Hier ging es um die Verurteilung des Betroffenen wegen eines Verstoßes gegen § 23 Abs. 1a StVO. Dagegen legt der Kollege für den Betroffenen Rechtsbeschwerde ein, die allerdings zugelassen werden muss. Das OLG weist den Zulassungsantrag zurück, stellt aber fest, dass die tatsächlichen Feststellungen des AG nicht ausreichen. Und dann ….:

„….

Dass die getroffenen Feststellungen lückenhaft sind und den Schuldspruch nicht tragen, bedarf indes keiner Rechtsfortbildung, sondern ergibt sich unmittelbar aus den normierten Anforderungen des § 23 Abs. la StVO.

Nach dem Willen des Gesetzgebers ist für den Zulassungsgrund der Fortbildung des Rechts nicht maßgeblich, ob das angefochtene Urteil rechtsfehlerhaft ist, sondern ob es geboten ist, die Nachprüfung des Urteils zur Fortbildung des Rechts zu ermöglichen. Dies führt dazu, dass bei geringfügigen Geldbußen trotz Anrufung der zweiten Instanz auch ein rechtsfehlerhaftes Urteil Bestand haben kann

3. Der von dem Betroffenen angeführte Zulassungsgrund der Sicherung einer ein­heitlichen Rechtsprechung kommt erst bei einer Geldbuße von mehr als 100 Euro in Betracht

Der Senat greift jedoch unterBerücksichtigung des Umstands, dass eine Verwerfung des Antrags auf Zulassung der Rechtsbeschwerde vorliegend nicht opportun erscheint, den entsprechenden Antrag der Generalstaatsanwaltschaft auf und stellt das Verfahren gemäß § 47 Abs. 2 OWiG ein.

• [Aufgaben]
(1) Beantworte anhand des Textauszugs:
(a) Gegen welche Vorschrift soll der Betroffene verstoßen haben?
(b) Ab welcher Höhe der Geldbuße kommt der Zulassungsgrund der Sicherung einer einheitlichen Rechtsprechung in Betracht?
(c) Nach welcher Vorschrift stellt der Senat das Verfahren ein?
(2) Gib aus dem Textauszug den Abschnitt von „3. Der von dem“ bis einschließlich „2 OWiG ein.“ wortgetreu wieder.
Die Zeilen braucht man zur Bearbeitung nicht.

• [Datenteil]
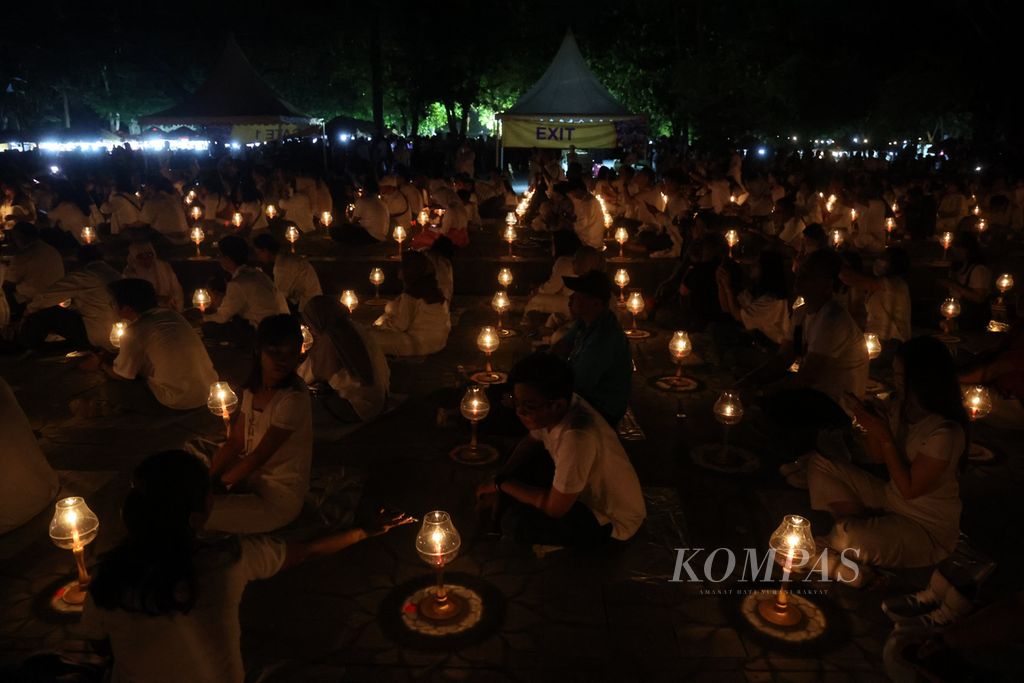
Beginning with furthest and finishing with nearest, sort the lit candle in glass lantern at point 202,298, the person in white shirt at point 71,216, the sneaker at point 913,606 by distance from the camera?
the person in white shirt at point 71,216 < the lit candle in glass lantern at point 202,298 < the sneaker at point 913,606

• [Lösungen]
(1)
(a) Gegen § 23 Abs. 1a StVO.
(b) Erst bei einer Geldbuße von mehr als 100 Euro.
(c) Nach § 47 Abs. 2 OWiG.

(2)
3. Der von dem Betroffenen angeführte Zulassungsgrund der Sicherung einer ein­heitlichen Rechtsprechung kommt erst bei einer Geldbuße von mehr als 100 Euro in Betracht

Der Senat greift jedoch unterBerücksichtigung des Umstands, dass eine Verwerfung des Antrags auf Zulassung der Rechtsbeschwerde vorliegend nicht opportun erscheint, den entsprechenden Antrag der Generalstaatsanwaltschaft auf und stellt das Verfahren gemäß § 47 Abs. 2 OWiG ein.